Er stuft das in Bussnang beheimatete Unternehmen mit «Übergewichten» ein und sieht den fairen Wert der Aktie bei 40,40 Franken - 38 Prozent über der momentanen Notierung von 29,30 Franken. Andere Experten sind weniger zuversichtlich. Jener der US-Bank JPMorgan ist nach dem Halbjahresbericht beim «Underweight»-Rating geblieben und hat das Kursziel um zwei Franken auf lediglich 24,50 Franken angehoben. Gemessen daran fallen die Stadler-Aktien in den kommenden zwölf Monaten um 16 Prozent.

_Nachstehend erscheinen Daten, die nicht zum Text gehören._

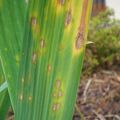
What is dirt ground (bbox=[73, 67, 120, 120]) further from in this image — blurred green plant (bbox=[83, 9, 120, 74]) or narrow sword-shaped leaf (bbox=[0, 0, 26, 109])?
narrow sword-shaped leaf (bbox=[0, 0, 26, 109])

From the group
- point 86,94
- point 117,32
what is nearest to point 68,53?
point 86,94

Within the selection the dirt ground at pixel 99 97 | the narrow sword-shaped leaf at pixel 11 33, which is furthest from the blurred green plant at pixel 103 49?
the narrow sword-shaped leaf at pixel 11 33

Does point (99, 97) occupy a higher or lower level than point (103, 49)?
lower

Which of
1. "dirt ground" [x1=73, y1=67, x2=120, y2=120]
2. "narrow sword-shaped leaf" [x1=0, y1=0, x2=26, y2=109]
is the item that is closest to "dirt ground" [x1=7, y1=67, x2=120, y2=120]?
"dirt ground" [x1=73, y1=67, x2=120, y2=120]

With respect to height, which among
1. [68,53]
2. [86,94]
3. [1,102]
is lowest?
[86,94]

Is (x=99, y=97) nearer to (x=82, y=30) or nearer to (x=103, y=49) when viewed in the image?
(x=103, y=49)

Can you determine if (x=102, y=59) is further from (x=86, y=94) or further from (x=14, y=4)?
(x=14, y=4)

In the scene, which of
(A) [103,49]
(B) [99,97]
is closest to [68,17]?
(B) [99,97]

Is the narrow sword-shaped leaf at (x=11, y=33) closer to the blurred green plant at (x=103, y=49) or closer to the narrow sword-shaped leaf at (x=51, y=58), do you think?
the narrow sword-shaped leaf at (x=51, y=58)

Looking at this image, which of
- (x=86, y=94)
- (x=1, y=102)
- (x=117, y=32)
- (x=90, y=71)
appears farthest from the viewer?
(x=117, y=32)
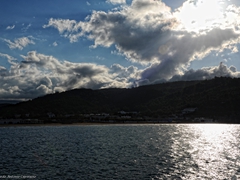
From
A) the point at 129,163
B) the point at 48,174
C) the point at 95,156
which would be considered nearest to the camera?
the point at 48,174

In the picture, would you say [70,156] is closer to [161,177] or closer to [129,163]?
[129,163]

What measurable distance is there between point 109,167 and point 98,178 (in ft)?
28.1

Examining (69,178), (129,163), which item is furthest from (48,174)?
(129,163)

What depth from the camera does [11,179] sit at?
4281 cm

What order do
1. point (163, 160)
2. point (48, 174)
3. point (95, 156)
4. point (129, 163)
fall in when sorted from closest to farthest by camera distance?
point (48, 174)
point (129, 163)
point (163, 160)
point (95, 156)

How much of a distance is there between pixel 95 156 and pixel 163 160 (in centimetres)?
1729

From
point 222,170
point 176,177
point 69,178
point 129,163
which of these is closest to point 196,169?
point 222,170

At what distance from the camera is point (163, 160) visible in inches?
2387

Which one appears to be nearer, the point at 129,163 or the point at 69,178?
the point at 69,178

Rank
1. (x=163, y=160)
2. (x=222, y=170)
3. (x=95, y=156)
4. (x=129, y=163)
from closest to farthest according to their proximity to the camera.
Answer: (x=222, y=170) < (x=129, y=163) < (x=163, y=160) < (x=95, y=156)

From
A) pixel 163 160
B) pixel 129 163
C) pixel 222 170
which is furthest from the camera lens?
pixel 163 160

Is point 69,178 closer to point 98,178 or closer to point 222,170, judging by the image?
point 98,178

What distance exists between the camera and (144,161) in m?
59.1

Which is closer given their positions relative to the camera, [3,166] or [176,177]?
[176,177]
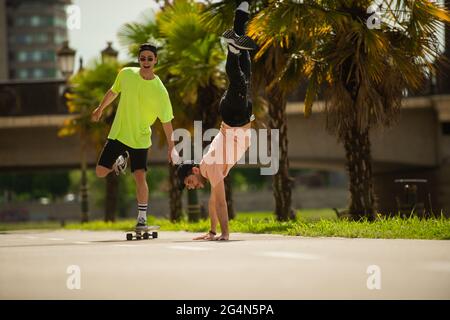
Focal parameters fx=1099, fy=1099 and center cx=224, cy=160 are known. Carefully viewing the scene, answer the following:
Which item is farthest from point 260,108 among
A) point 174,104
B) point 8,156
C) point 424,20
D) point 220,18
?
point 8,156

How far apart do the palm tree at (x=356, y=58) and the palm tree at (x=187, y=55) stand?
483 centimetres

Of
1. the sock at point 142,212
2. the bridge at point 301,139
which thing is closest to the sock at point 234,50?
the sock at point 142,212

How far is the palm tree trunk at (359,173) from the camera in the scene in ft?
59.3

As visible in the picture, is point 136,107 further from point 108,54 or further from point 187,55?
point 108,54

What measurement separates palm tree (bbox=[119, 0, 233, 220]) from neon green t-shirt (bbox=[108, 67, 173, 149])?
1037 cm

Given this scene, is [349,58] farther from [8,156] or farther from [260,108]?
[8,156]

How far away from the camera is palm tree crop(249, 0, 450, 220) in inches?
654

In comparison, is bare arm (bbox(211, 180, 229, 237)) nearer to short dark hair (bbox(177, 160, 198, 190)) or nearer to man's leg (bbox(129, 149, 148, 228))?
short dark hair (bbox(177, 160, 198, 190))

Auf längere Sicht wird entscheidend sein, ob das Unternehmen sein mittelfristiges Ziel einer Ebit-Marge von 6 bis 8 Prozent erreicht. Für 2027 prognostiziert die ZKB einen Wert von 6,1 Prozent, womit sie den Zugbauer in dessen selbst gestecktem Zielkorridor sieht.
Das Management selbst weist darauf hin, dass das Margenziel «bei stabilen Lieferketten» realisierbar sei. Entsprechend können Störungen auf vorgelagerten Wertschöpfungsstufen zu Enttäuschungen führen.
Neueste UBS-Kursziele für Schweizer Halbleiterzulieferer / Angaben in Franken.
Gemäss den UBS-Analysten haben die drei Titel also erhebliches Aufwärtspotenzial. Sie zählen zudem zu den Zyklikern des Schweizer Aktienmarkt und hängen eng mit den Technologie-Werten in den USA zusammen. Daher werden an ihnen die Chancen zur Diversifikation im allgemein konservativ geprägten Schweizer Aktienmarkt besonders deutlich.
Das ist mehr als eine Nebensache. Denn gerade der Swiss Market Index wird ab dem 21. September noch ein Stück gesundheitslastiger und damit defensiver. Der Dermatologiespezialist Galderma und der Generikahersteller Sandoz werden in den Leitindex aufgenommen, das Logistikunternehmen Kühne+Nagel sowie die Telekommunikationsanbieterin Swisscom müssen ihn verlassen.
Umgekehrt bietet der neu zusammengestellte SMI aufgrund seines betont defensiven Profils eine gewisse Sicherheit, falls der Technologiesektor und damit auch die Schweizer Halbleiterzulieferer ins Hintertreffen geraten.
Für Anleger bietet die anstehende Indexanpassung letztlich die Gelegenheit, konservative Large-Cap-Investments und risikofreudigeres Engagement im Small- und Midcap-Segement zu kombinieren. Aktien wie die Halbleiterzulieferer, doch auch Arbonia, Burckhardt Compression, OC Oerlikon, Georg Fischer, Gurit und Stadler Rail bieten momentan interessante Perspektiven, die den Fokus auf Novartis, Roche, Nestlé und andere grosskapitalisierte Unternehmen ein Stück weit lösen können.